Tenkara: Fly Fishing, Philosophy, Both?

Tenkara: Fly Fishing, Philosophy, Both?

by June 2, 2014 0 comments

Tenkara is in my opinion one of the most esthetically beautiful styles of fly fishing in existence today in my personal experience. There are some styles of fly fishing I still have not tried like Spey Casting and salt water fly fishing so don’t get to jumpy with me yet.

Tenkara Guide Network Image Courtesy of Tenkara USA

Tenkara Guide Network
Image Courtesy of Tenkara USA

As a Tenkara USA Certified Guide, I have been leading some newbies on Tenkara trips around Colorado recently and have been asked some very interesting questions that led me to write this post. Some things I had thought about in the past and let them go some have come up more recently even for me.

First off let me debunk a some commonly heard myths:

1. The Samuari Practiced Tenkara: There is very little written about the ancient practice of Tenkara in the highlands of Japan by the professional mountain angler. I have a theory and only a theory about where this myth might have come from. I do not believe, nor do many practitioners of Tenkara that the samurai used Tenkara as a martial art. That being said, I do believe that over time as the samurai class was broken down over time ultimately leading to the utter destruction of the samurai class, that some of these individuals may have used Tenkara as way of feeding themselves when the jobs as a body guard or warrior disappeared. Some may have even used Tenkara while actively fighting for a Shogun as a way to feed themselves while traveling from Point A to Point B.

2. Tenkara is only for small fish: Yes, Tenkara was originally designed for only catching smaller fish for in the moutain streams of Japan. But, with modern technology and great research on the part of modern Tenkara anglers there is a distinct possibility of catching larger fish like pike and carp. Yes, you can catch carp on a Tenkara rod.

Jacob Johnson in Utah with a Tiny Fish Photo Courtesy of Tenkara USA

Jacob Johnson in Utah with a Tiny Fish
Photo Courtesy of Tenkara USA

This is just the short list of common myths that I hear frequently. And please remember that my samurai theory is only a theory not fact!!!

A number of clients and some readers of my blog have asked whether Tenkara is really fly fishing. I can tell you with 100% certainty that Tenkara is fly fishing. Any modern day Tenkara rod, let alone the bamboo Tenkara rods that the professional Tenkara angler used, are and were made for casting a line. You can also dap with a Tenkara rod just like you can dap with a Western rod and reel. A Tenkara rod is not just for dapping though, there is plenty of casting involved.

» **CHALLENGE**
Write out, word for word, the stretch of the tenkara post above from "by June 2, 2014" through "even for me.".

» **INFORMATION GIVEN**
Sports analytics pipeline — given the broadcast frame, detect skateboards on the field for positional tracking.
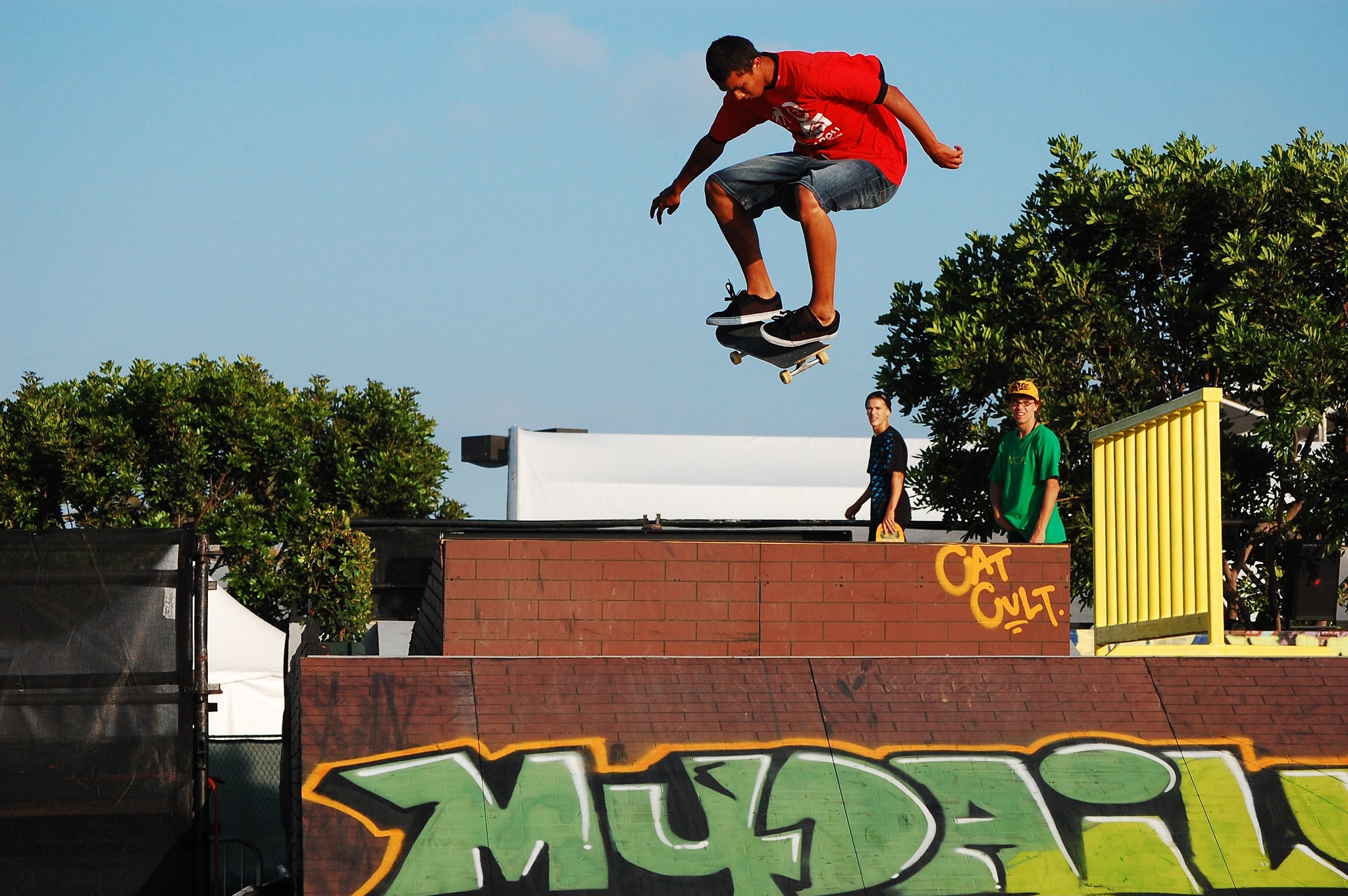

---

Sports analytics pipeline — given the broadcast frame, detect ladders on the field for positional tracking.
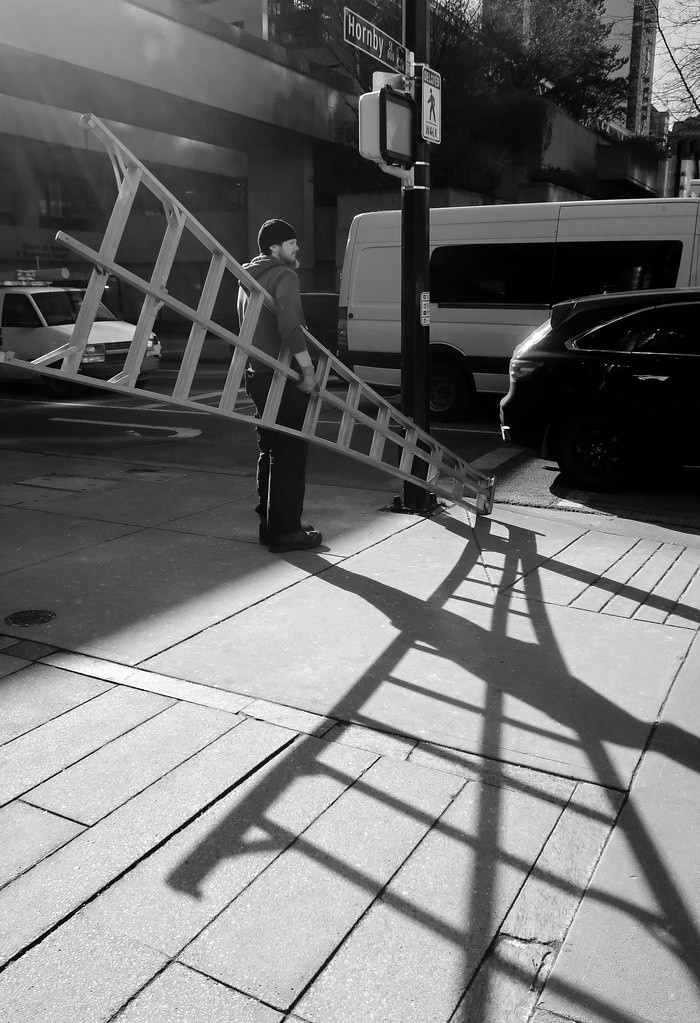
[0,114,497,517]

» **RESPONSE BELOW**
by June 2, 2014 0 comments

Tenkara is in my opinion one of the most esthetically beautiful styles of fly fishing in existence today in my personal experience. There are some styles of fly fishing I still have not tried like Spey Casting and salt water fly fishing so don’t get to jumpy with me yet.

Tenkara Guide Network Image Courtesy of Tenkara USA

Tenkara Guide Network
Image Courtesy of Tenkara USA

As a Tenkara USA Certified Guide, I have been leading some newbies on Tenkara trips around Colorado recently and have been asked some very interesting questions that led me to write this post. Some things I had thought about in the past and let them go some have come up more recently even for me.